§ Sayfa metni:
::::::
Gelmeden yaptığım araştırmalarda aldığım tavsiye üzerine deniz ürünleri (biz ona
börtü böcek diyoruz) yapan restoranı arıyoruz ve yağmuru da fırsat bilip uzunca
bir süre kalamar ve karideslerimizle keyifli anlar yaşıyoruz. Diğer yemeklere
göre biraz fiyatı yüksek olabilir fakat bu fiyatlara TR de bu ürünleri
yiyemeyiz. Açlığınızı daha ucuza giderebileceğiniz her tarafta dilim pizza
yapan bir sürü pastanede var.
Artık yavaş yavaş Hırvatistan’a yaklaştığımızdan dondurmaların tadına da bakmaya başlıyoruz.
Artık yavaş yavaş Hırvatistan’a yaklaştığımızdan dondurmaların tadına da bakmaya başlıyoruz.
Yağmur diniyor ve Kotor’un etrafını uzun yoldan keyifli bir şekilde dolaşarak sınırı geçip Dubrownik tepesi seyir noktasına ulaşıyoruz.
Buradan
Dubrovnik görüntüsü ve Adriyatik gerçekten muhteşem. Gezinin en pahalı konaklamasını gerçekleştirmek
üzere birkaç pansiyon ve oda soruyoruz. Hosteller bile kişi başı 20-25€. Çok
güzel bir villa da bir süit bir de oda alıyoruz toplamda 180€, kişi başı ise
30€ ya kalmış oluyoruz. Odalar çok lüks ve konforlu ama biz her zaman olduğu
gibi kendimizi biran önce dışarı atmanın peşindeyiz. Eşlerimiz çok yorulmuş
olacaklar ki uyuya kalıyorlar biz ise sokaklardayız. Gece kale içinin kapalı
olacağı düşüncesi ile dışarda bir yerde oturup biralarımızı yudumlayıp gece
yarısı otele dönerken kale içinin açık olduğunu ve aslı hareketin orada
olduğunu fark edip Gece ikiye kadar dolaşmaya devam ediyoruz. Aslında bu tip
şehirleri gece gezmek en güzeli. Gündüz sıcakta dolaşmak ve binaları fark
edebilmek çok kolay değil. Gece ise binalar ışıklandırıldığından çok daha
keyifli oluyor. İlk dondurmamızı alıyoruz, porsiyonlar inanılmaz tadı ise
muhteşem.
::::::
§ Görev listesi:
[a] Gezi yazısına göre Dubrovnik'te tutulan villadaki süit ve oda için toplam kaç euro ödenmiş?
[b] Gezi yazısında "Gelmeden yaptığım araştırmalarda" sözlerinden "seyir noktasına ulaşıyoruz." sözlerine kadar olan kısmı, "kalamar" yerine "ahtapot" koyarak yeniden yaz.

§ Çıkarılan malzeme:
::::::
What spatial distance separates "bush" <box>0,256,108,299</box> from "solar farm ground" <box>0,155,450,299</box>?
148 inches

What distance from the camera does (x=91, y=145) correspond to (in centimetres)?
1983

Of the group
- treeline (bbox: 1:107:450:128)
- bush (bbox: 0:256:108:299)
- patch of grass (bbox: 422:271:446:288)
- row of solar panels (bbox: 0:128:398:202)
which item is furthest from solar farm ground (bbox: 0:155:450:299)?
::::::
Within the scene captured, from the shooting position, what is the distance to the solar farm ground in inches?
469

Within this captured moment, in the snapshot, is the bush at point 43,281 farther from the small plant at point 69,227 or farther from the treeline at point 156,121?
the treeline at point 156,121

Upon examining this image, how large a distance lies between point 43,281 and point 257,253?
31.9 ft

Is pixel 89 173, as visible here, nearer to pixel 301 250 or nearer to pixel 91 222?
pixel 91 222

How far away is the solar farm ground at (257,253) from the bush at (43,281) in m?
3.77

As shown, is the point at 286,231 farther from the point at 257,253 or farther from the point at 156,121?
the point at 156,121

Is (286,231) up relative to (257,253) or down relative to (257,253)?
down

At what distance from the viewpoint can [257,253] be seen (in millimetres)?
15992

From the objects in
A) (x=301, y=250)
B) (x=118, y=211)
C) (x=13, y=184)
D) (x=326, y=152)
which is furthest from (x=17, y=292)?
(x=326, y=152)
::::::
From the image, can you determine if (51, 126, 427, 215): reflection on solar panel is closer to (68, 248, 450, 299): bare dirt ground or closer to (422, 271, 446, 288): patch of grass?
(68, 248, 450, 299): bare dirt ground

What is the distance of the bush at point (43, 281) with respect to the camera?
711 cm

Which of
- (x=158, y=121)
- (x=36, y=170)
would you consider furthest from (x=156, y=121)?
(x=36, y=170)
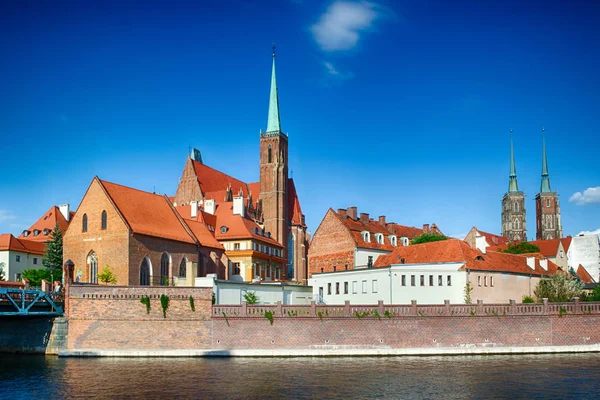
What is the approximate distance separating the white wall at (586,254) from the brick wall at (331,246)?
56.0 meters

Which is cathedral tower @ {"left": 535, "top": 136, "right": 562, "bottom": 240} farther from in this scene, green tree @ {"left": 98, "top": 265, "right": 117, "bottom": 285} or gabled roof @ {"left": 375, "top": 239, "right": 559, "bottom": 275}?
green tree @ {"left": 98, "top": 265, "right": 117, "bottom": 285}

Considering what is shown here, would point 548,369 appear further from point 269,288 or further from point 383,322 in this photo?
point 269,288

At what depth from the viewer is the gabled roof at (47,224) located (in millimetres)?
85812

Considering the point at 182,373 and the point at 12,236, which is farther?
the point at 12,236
::::::
§ Görev sonuçları:
[a] Toplam 180€ ödenmiş.

[b]
Gelmeden yaptığım araştırmalarda aldığım tavsiye üzerine deniz ürünleri (biz ona
börtü böcek diyoruz) yapan restoranı arıyoruz ve yağmuru da fırsat bilip uzunca
bir süre ahtapot ve karideslerimizle keyifli anlar yaşıyoruz. Diğer yemeklere
göre biraz fiyatı yüksek olabilir fakat bu fiyatlara TR de bu ürünleri
yiyemeyiz. Açlığınızı daha ucuza giderebileceğiniz her tarafta dilim pizza
yapan bir sürü pastanede var.
Artık yavaş yavaş Hırvatistan’a yaklaştığımızdan dondurmaların tadına da bakmaya başlıyoruz.
Artık yavaş yavaş Hırvatistan’a yaklaştığımızdan dondurmaların tadına da bakmaya başlıyoruz.
Yağmur diniyor ve Kotor’un etrafını uzun yoldan keyifli bir şekilde dolaşarak sınırı geçip Dubrownik tepesi seyir noktasına ulaşıyoruz.